所有者不明土地問題って何が問題?
≪問題点と今後活用したい制度≫
「所有者不明土地」という単語を新聞やニュースなどで耳にすることが多くなっていますが、何が問題になっていて、どのような対処がなされているのか確認していきたいと思います。
まず「所有者不明土地」とは、所有者が全くいないのではなく、現在だれが本当の所有者なのか、法務局が保管する不動産登記簿等の所有者台帳を調べてもわからない、また、判明しても連絡が取れない状態の土地をいいます。
■なぜ「所有者不明土地」があるの?
◎不動産の相続登記が義務ではなくまた、手間や手数料がかかることから、相続登記されないまま放置されている。
◎人口減少や高齢化の進展に伴う土地利用ニーズの低下や、地方から都市への人口移動により、土地所有意識が希薄化してきた。

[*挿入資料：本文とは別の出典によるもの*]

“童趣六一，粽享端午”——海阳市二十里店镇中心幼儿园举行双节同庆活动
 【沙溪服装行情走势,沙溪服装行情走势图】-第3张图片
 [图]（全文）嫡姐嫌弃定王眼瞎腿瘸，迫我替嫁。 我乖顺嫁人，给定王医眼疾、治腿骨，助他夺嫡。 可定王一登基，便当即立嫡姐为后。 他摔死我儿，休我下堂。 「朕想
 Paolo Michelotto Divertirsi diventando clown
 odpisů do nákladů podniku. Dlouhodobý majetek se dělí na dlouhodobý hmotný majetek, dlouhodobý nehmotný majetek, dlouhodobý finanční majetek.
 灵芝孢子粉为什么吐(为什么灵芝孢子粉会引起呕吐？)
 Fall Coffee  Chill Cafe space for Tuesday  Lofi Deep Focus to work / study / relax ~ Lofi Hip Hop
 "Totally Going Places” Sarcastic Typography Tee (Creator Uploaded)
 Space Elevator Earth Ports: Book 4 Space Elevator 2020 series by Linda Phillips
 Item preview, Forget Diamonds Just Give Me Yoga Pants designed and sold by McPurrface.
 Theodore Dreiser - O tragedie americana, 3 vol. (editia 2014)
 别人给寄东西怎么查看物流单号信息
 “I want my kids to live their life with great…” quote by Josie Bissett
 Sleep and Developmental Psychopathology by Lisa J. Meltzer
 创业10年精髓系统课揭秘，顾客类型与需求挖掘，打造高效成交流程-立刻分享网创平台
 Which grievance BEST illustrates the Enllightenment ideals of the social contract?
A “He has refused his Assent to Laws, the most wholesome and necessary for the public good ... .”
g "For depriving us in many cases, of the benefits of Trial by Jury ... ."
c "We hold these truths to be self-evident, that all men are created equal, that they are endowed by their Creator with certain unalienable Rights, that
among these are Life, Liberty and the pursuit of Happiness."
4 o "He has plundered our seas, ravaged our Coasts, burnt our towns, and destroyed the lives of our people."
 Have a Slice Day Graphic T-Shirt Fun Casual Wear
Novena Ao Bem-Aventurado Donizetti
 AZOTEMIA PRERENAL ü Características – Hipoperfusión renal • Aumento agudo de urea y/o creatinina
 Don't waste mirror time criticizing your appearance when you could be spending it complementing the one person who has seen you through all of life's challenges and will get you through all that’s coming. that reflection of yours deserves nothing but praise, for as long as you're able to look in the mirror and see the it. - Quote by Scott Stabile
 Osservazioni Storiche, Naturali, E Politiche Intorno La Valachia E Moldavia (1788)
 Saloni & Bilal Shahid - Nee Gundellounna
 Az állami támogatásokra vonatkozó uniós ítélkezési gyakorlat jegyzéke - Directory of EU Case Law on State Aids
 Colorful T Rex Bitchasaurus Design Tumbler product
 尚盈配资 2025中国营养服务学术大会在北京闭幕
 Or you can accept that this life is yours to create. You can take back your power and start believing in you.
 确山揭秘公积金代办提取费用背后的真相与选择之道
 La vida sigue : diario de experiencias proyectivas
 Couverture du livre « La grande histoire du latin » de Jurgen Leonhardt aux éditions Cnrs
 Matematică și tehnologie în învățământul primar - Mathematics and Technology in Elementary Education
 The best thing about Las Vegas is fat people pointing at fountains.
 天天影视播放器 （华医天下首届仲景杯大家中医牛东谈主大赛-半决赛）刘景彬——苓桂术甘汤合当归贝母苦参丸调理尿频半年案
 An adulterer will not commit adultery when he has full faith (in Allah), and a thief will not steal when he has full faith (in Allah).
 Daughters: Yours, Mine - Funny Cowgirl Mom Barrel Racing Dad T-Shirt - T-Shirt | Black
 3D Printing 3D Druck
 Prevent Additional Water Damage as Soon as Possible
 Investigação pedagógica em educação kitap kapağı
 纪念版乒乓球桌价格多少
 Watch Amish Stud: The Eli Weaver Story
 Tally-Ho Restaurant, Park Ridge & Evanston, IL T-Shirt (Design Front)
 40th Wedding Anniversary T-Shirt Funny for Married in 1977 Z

などの理由から「所有者不明土地」が全国的に増加してきています。
■どのようなことが問題になっているの?
◎公共事業の推進等の様々な場面において、所有者を特定するため多大なコストがかかり、円滑な事業の実施に大きな支障となっている。
…具体的には、震災や土砂災害の際の復興事業において、仮設住宅を建設したいのに所有者がわからず、復興の#足かせになり社会問題化されてきたことは記憶に新しいのではないでしょうか。
■解決していくためにどのようなことが行われているの?
●「所有者不明土地の利用の円滑化等に関する特別措置法」の創設(2018.6.13交付):国土交通省
1 所有者不明土地を円滑に利用する仕組み(2019.6.1施行)
建築物が無く反対する権利者のいない未利用の所有者不明土地について以下の仕組みを構築
① 公共事業における収用手続きの合理化・円滑化(所有権の取得)
国、都道府県知事が事業認定した事業について、収用委員会に代わり都道府県知事が裁定する。
② 地域福利増進事業の創設(利用権の設定)
道路、教育施設、公園等の整備など、地域住民やその他の者の共同の福祉又は利便の増進を図るための事業に使用できるよう、最長10年間(延長可能)の使用権を設定しその利用を可能にするもの。

2 所有者の探索を合理化する仕組み(2018.11.15施行)
3 所有者不明土地を適正に管理する仕組み(2018.11.15施行)
● 地域福利増進事業を通じた土地の有効活用に伴う軽減措置
⑴ 地域福利増進事業をする者に土地等を譲渡した場合の長期譲渡所得(2,000万以下の部分)にかかる税率の軽減(20%⇒14%)
⑵ 地域福利増進事業に供する土地及び償却資産にかかる固定資産税等の課税標準を5年間2/3に軽減
● 登録免許税の免税措置(2021.3.31まで)
⑴ 相続により土地を取得した人が相続登記をしないで死亡した場合の登録免許税を免税
⑵ 法務大臣が指定する土地のうち、不動産の価額が10万円以下の土地に係る登録免許税を免税
●「所有者不明土地」の発生を予防する仕組みづくりの検討(法務省)
⑴ 相続登記の義務化
⑵ 土地所有権の放棄を認める
⑶ 遺産分割に期間制限を設ける
現在は以上のように法の整備が整いつつある状況です。
相続が発生した際に未登記となっている土地は、自分だけの問題ではなく社会全体の問題となっていきます。
この機会に実家の土地や物件の登記がどうなっているか確認してみてはいかがでしょうか。